**Task:**
Output exactly the lines from the line with "common name: thomson's gazelle" through the end of the records below. Include nothing else.

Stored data

------------------------------------------------

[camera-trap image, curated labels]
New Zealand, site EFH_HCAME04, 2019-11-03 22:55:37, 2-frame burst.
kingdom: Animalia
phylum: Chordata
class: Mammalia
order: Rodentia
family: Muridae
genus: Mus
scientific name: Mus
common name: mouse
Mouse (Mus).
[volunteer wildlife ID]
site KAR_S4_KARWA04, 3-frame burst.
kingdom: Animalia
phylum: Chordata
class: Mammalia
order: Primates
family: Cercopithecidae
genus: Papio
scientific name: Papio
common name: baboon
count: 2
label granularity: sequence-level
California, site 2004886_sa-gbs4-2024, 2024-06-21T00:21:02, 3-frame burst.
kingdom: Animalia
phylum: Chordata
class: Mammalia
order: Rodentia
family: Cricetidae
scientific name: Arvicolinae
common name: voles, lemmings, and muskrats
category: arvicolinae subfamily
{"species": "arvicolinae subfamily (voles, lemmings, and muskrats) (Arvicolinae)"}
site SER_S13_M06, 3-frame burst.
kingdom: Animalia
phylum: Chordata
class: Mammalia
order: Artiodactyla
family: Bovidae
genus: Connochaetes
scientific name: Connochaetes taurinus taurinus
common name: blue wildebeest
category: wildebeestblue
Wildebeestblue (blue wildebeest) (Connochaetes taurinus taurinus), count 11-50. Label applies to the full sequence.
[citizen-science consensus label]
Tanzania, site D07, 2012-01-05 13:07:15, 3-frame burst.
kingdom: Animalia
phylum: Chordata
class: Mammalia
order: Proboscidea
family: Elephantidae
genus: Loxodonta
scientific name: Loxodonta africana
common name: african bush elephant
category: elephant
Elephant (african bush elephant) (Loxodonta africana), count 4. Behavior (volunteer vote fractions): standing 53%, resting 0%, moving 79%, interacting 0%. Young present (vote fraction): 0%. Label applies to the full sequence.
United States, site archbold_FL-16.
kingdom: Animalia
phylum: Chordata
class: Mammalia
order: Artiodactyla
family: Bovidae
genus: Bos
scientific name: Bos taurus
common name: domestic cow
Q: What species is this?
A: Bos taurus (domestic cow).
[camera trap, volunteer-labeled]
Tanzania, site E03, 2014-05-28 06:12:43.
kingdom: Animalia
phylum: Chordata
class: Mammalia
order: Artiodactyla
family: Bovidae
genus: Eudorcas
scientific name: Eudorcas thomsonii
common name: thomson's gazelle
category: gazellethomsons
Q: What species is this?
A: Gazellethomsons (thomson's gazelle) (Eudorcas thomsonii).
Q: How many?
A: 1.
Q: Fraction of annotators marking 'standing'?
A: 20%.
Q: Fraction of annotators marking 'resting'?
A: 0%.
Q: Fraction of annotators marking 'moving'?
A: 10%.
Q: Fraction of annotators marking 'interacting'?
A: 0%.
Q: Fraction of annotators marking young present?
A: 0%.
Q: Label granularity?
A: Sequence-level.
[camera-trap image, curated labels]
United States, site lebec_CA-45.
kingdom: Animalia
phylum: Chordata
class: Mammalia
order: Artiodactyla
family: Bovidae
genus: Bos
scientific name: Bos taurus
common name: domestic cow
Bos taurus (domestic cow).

------------------------------------------------

**Response:**
common name: thomson's gazelle
category: gazellethomsons
Q: What species is this?
A: Gazellethomsons (thomson's gazelle) (Eudorcas thomsonii).
Q: How many?
A: 1.
Q: Fraction of annotators marking 'standing'?
A: 20%.
Q: Fraction of annotators marking 'resting'?
A: 0%.
Q: Fraction of annotators marking 'moving'?
A: 10%.
Q: Fraction of annotators marking 'interacting'?
A: 0%.
Q: Fraction of annotators marking young present?
A: 0%.
Q: Label granularity?
A: Sequence-level.
[camera-trap image, curated labels]
United States, site lebec_CA-45.
kingdom: Animalia
phylum: Chordata
class: Mammalia
order: Artiodactyla
family: Bovidae
genus: Bos
scientific name: Bos taurus
common name: domestic cow
Bos taurus (domestic cow).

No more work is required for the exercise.